_Instructions for the task_. Set out the lines from the one containing "What distance does" through the last of the rows below as a numbered list, both ends included and blank lines omitted.

* Begin Supplied data *

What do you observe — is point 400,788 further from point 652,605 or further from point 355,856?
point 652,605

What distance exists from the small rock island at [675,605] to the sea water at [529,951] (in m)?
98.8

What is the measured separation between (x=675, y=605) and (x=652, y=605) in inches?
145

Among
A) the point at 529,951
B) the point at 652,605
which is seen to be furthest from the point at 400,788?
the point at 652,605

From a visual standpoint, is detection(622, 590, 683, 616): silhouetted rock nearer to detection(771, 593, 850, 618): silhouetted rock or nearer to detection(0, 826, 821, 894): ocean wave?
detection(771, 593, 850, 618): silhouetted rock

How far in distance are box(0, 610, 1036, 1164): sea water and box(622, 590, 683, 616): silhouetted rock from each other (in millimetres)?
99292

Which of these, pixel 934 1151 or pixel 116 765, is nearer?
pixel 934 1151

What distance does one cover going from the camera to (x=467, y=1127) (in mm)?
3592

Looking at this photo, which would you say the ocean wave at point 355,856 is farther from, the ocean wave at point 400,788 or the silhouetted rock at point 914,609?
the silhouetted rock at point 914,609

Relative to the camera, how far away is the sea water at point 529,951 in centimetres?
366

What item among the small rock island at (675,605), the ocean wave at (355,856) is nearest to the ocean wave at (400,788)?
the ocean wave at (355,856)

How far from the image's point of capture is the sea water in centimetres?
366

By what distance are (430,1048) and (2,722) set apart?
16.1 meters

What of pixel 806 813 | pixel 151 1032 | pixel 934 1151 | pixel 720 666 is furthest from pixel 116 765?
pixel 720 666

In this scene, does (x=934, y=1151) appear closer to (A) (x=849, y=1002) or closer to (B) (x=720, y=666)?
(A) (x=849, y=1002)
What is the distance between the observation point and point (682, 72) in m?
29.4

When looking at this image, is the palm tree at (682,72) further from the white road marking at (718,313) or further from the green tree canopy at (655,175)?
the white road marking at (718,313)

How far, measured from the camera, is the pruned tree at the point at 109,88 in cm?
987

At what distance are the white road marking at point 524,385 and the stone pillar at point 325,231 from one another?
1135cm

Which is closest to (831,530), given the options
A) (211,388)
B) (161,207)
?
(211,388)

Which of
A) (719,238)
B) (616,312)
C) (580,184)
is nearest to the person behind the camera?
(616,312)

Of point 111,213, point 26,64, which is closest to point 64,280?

* End Supplied data *

_Expected answer_.
1. What distance does one cover going from the camera to (x=467, y=1127) (in mm)?
2. 3592
3. Looking at this photo, which would you say the ocean wave at point 355,856 is farther from, the ocean wave at point 400,788 or the silhouetted rock at point 914,609?
4. the silhouetted rock at point 914,609
5. Relative to the camera, how far away is the sea water at point 529,951 in centimetres?
6. 366
7. What item among the small rock island at (675,605), the ocean wave at (355,856) is nearest to the ocean wave at (400,788)?
8. the ocean wave at (355,856)
9. How far from the image's point of capture is the sea water in centimetres?
10. 366
11. By what distance are (430,1048) and (2,722) set apart?
12. 16.1 meters
13. What of pixel 806 813 | pixel 151 1032 | pixel 934 1151 | pixel 720 666 is furthest from pixel 116 765?
14. pixel 720 666
15. In this scene, does (x=934, y=1151) appear closer to (A) (x=849, y=1002) or closer to (B) (x=720, y=666)?
16. (A) (x=849, y=1002)
17. What is the distance between the observation point and point (682, 72) in m?
18. 29.4
19. When looking at this image, is the palm tree at (682,72) further from the white road marking at (718,313) or further from the green tree canopy at (655,175)?
20. the white road marking at (718,313)
21. How far, measured from the camera, is the pruned tree at the point at 109,88 in cm?
22. 987
23. At what distance are the white road marking at point 524,385 and the stone pillar at point 325,231 from one another?
24. 1135cm
25. Which is closest to (831,530), given the options
26. A) (211,388)
27. B) (161,207)
28. ?
29. (211,388)
30. Which of
31. A) (719,238)
32. B) (616,312)
33. C) (580,184)
34. is nearest to the person behind the camera?
35. (616,312)
36. Of point 111,213, point 26,64, which is closest to point 64,280?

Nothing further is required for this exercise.